## What is expected
Render the entries below as a numbered list with the blank lines left out.

## Material for the task

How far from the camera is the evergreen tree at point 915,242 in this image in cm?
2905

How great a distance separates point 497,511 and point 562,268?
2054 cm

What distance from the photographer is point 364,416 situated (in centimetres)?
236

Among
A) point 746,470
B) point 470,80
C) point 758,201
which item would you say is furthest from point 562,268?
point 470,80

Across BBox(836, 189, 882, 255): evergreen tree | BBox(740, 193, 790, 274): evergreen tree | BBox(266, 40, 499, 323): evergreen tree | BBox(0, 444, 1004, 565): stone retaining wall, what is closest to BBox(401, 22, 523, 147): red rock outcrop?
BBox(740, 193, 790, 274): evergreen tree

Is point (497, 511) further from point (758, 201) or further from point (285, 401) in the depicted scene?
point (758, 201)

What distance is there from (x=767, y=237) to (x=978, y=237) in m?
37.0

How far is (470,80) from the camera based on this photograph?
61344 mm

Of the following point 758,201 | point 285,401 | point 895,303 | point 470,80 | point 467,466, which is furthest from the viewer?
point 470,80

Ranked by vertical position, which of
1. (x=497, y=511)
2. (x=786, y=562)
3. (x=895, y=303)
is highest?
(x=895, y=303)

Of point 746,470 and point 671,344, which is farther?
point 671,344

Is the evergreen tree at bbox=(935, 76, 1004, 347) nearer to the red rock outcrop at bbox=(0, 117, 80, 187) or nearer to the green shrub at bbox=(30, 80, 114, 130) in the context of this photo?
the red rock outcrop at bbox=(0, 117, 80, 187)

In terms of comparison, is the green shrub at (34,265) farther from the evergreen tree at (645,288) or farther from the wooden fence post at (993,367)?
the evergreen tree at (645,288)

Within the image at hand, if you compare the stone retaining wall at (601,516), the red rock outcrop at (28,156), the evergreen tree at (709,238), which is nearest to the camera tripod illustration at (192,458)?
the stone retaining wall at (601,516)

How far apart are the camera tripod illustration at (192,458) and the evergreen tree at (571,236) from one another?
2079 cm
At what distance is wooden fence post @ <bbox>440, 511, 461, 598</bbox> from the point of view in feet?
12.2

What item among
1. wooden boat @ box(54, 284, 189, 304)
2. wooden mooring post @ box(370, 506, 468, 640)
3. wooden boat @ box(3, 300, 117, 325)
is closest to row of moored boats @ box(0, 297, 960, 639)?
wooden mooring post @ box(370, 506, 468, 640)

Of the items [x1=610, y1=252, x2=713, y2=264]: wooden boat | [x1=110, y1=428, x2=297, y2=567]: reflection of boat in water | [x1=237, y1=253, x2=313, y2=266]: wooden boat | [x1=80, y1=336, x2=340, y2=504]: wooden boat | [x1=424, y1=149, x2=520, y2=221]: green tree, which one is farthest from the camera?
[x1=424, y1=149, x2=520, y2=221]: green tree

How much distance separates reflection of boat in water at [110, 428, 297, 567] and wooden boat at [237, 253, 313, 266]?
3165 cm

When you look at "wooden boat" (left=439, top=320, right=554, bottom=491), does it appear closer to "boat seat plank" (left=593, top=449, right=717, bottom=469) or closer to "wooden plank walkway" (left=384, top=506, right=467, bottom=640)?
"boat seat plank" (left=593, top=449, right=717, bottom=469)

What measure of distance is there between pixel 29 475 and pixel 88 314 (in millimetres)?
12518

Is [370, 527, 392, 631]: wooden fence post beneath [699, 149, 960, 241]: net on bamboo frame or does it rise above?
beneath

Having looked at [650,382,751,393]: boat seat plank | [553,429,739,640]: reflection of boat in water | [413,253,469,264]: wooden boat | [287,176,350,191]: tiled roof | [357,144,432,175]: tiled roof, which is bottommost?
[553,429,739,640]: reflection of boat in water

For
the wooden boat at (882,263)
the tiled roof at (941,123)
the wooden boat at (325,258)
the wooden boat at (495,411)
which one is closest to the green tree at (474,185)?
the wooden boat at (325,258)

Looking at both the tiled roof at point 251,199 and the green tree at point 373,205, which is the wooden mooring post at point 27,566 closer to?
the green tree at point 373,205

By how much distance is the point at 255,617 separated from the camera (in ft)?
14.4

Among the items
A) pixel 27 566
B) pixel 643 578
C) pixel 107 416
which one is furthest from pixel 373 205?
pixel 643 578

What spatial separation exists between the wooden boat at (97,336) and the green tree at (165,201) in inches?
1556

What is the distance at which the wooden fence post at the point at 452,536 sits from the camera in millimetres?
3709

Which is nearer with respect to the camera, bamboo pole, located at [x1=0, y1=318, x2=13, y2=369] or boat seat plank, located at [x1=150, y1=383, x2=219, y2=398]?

## Solution
1. How far from the camera is the evergreen tree at point 915,242 in this image in cm?
2. 2905
3. How great a distance separates point 497,511 and point 562,268?
4. 2054 cm
5. What distance from the photographer is point 364,416 situated (in centimetres)?
6. 236
7. Among
8. A) point 746,470
9. B) point 470,80
10. C) point 758,201
11. which item would you say is furthest from point 562,268?
12. point 470,80
13. Across BBox(836, 189, 882, 255): evergreen tree | BBox(740, 193, 790, 274): evergreen tree | BBox(266, 40, 499, 323): evergreen tree | BBox(0, 444, 1004, 565): stone retaining wall, what is closest to BBox(401, 22, 523, 147): red rock outcrop?
14. BBox(740, 193, 790, 274): evergreen tree
15. Is point (497, 511) further from point (758, 201) or further from point (285, 401) in the depicted scene?
16. point (758, 201)
17. What distance is there from (x=767, y=237) to (x=978, y=237) in m?
18. 37.0
19. How far is (470,80) from the camera based on this photograph?
20. 61344 mm
21. Of the following point 758,201 | point 285,401 | point 895,303 | point 470,80 | point 467,466, which is furthest from the viewer?
22. point 470,80
23. Ranked by vertical position, which of
24. 1. (x=497, y=511)
25. 2. (x=786, y=562)
26. 3. (x=895, y=303)
27. is highest?
28. (x=895, y=303)
29. Of point 746,470 and point 671,344, which is farther?
30. point 671,344
31. Is the evergreen tree at bbox=(935, 76, 1004, 347) nearer to the red rock outcrop at bbox=(0, 117, 80, 187) or nearer to the green shrub at bbox=(30, 80, 114, 130) in the context of this photo?
32. the red rock outcrop at bbox=(0, 117, 80, 187)
33. In terms of comparison, is the green shrub at (34,265) farther from the evergreen tree at (645,288) or farther from the wooden fence post at (993,367)?
34. the evergreen tree at (645,288)
35. Within the image at hand, if you compare the stone retaining wall at (601,516), the red rock outcrop at (28,156), the evergreen tree at (709,238), which is nearest to the camera tripod illustration at (192,458)?
36. the stone retaining wall at (601,516)
37. How far apart are the camera tripod illustration at (192,458) and the evergreen tree at (571,236) from one another?
38. 2079 cm
39. At what distance is wooden fence post @ <bbox>440, 511, 461, 598</bbox> from the point of view in feet?
40. 12.2
41. What item among
42. 1. wooden boat @ box(54, 284, 189, 304)
43. 2. wooden mooring post @ box(370, 506, 468, 640)
44. 3. wooden boat @ box(3, 300, 117, 325)
45. is closest to row of moored boats @ box(0, 297, 960, 639)?
46. wooden mooring post @ box(370, 506, 468, 640)
47. Of the items [x1=610, y1=252, x2=713, y2=264]: wooden boat | [x1=110, y1=428, x2=297, y2=567]: reflection of boat in water | [x1=237, y1=253, x2=313, y2=266]: wooden boat | [x1=80, y1=336, x2=340, y2=504]: wooden boat | [x1=424, y1=149, x2=520, y2=221]: green tree, which one is farthest from the camera?
48. [x1=424, y1=149, x2=520, y2=221]: green tree
49. How much distance separates reflection of boat in water at [110, 428, 297, 567] and wooden boat at [237, 253, 313, 266]?
50. 3165 cm
51. When you look at "wooden boat" (left=439, top=320, right=554, bottom=491), does it appear closer to "boat seat plank" (left=593, top=449, right=717, bottom=469) or closer to "wooden plank walkway" (left=384, top=506, right=467, bottom=640)?
52. "boat seat plank" (left=593, top=449, right=717, bottom=469)
53. What measure of distance is there between pixel 29 475 and pixel 88 314 (in millimetres)?
54. 12518
55. Is [370, 527, 392, 631]: wooden fence post beneath [699, 149, 960, 241]: net on bamboo frame or does it rise above?
56. beneath
57. Having looked at [650,382,751,393]: boat seat plank | [553,429,739,640]: reflection of boat in water | [413,253,469,264]: wooden boat | [287,176,350,191]: tiled roof | [357,144,432,175]: tiled roof, which is bottommost?
58. [553,429,739,640]: reflection of boat in water
59. For
60. the wooden boat at (882,263)
61. the tiled roof at (941,123)
62. the wooden boat at (325,258)
63. the wooden boat at (495,411)
64. which one is closest to the green tree at (474,185)?
65. the wooden boat at (325,258)
66. Looking at both the tiled roof at point 251,199 and the green tree at point 373,205, which is the wooden mooring post at point 27,566 closer to?
67. the green tree at point 373,205
68. By how much distance is the point at 255,617 separated from the camera (in ft)?
69. 14.4
70. Among the items
71. A) pixel 27 566
72. B) pixel 643 578
73. C) pixel 107 416
74. which one is furthest from pixel 373 205?
75. pixel 643 578
76. What spatial separation exists between the wooden boat at (97,336) and the green tree at (165,201) in inches?
77. 1556
78. What is the distance at which the wooden fence post at the point at 452,536 sits from the camera in millimetres?
79. 3709
80. Which is nearer with respect to the camera, bamboo pole, located at [x1=0, y1=318, x2=13, y2=369] or boat seat plank, located at [x1=150, y1=383, x2=219, y2=398]?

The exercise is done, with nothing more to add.